Starting from reading history of blackouts, we could be inspired to form the threat catalogue and find a way to represent what happened to each of them as well as lessons learnt from them (D1.1). After we have the threats catalogue, the second step was to determine the most imminent threats to the European transmission grids as well as to identify the vulnerability of the power systems against them in terms of the evolution of the chain of threats; also quantitative and qualitative evaluation systems need to be developed to assess the threats (D1.2). Although deliverable D1.2 provided systematic ways of evaluating threats, data acquisition to apply them is very demanding. Therefore, Deliverable D1.3 also the first milestone of the SESAME project, was designed to detect the system vulnerability from the topological point of viewing (vulnerability identification), considering also the engineering features of power systems. In such a way, we could maximally accomplish the vulnerability analysis framework both from operational and structural points of view. With the help of the threats catalogue and vulnerability identification module, users of the software could be able to decide the affected network components.
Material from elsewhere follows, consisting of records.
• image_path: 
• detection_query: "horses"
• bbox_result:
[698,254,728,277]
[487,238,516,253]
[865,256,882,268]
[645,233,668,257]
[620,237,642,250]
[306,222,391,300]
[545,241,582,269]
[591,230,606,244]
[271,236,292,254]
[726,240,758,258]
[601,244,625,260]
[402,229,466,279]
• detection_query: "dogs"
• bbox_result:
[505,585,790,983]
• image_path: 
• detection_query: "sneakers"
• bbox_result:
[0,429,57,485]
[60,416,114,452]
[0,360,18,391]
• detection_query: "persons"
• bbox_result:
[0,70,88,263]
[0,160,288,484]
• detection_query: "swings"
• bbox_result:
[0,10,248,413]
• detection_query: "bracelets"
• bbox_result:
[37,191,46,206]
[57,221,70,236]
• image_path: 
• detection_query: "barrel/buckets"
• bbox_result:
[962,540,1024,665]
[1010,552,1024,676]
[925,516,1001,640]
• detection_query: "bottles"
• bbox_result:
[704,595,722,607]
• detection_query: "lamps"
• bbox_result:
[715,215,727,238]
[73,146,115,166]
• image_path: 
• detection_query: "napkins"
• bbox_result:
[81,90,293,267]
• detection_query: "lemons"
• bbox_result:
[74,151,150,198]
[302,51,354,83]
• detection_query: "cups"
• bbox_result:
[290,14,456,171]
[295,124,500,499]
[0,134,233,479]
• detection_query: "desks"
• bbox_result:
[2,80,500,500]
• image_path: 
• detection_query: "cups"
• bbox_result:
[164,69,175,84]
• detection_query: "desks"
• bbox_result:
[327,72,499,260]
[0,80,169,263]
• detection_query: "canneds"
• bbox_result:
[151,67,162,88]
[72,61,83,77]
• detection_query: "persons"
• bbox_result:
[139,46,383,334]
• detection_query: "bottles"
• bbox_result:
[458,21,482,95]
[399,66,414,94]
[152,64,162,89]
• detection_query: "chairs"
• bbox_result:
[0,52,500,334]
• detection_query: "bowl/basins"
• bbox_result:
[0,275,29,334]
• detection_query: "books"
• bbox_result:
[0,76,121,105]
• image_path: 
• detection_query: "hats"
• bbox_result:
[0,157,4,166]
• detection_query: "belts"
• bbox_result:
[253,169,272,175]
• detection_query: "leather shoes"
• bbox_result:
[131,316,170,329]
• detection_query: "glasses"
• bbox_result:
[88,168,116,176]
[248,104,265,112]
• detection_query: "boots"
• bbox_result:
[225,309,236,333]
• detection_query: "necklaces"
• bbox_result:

To evaluate the most effective countermeasures against different threats (represented by loss events, composed by a set of affected network components), a survey of deployed countermeasures, including preventive control, emergency control and restoration, and investment countermeasures were conducted (D1.4). Some of them would be selected to be implemented in the DSS. As a final deliverable and another milestone, an incident response system is made to assimilate the outcomes from the previous deliverables and milestone (D1.4). It also serves the physical system simulation core of the whole DSS. The physical impacts, as the outcome of the incident response system, would be passed to the economic assessment module (WP2, including multiple folds of consideration as well, such as impacts to households, industrial, etc.) to calculate the economic loss due to a specific loss event. Then the threats and countermeasures can be ranked by performing cost-benefit analysis through comparing the cases with and without countermeasures.
A new fashion to describe the major outages around the world by employing an encrypted code system is designed, which will be used in the later steps as a fundamental piece of database for knowledge tank. Lessons and recommendations were drawn carefully from the results of the analysis of the considered blackouts.
34 different blackout events were selected based on their importance, impact magnitude, closeness to the contemporary power systems situation and availability of their documentation. Major historic power outages were represented by the framework proposed in Deliverable D1.1. Statistical analysis was performed based on the proposed approach. The most possible threats and chain of threats were identified.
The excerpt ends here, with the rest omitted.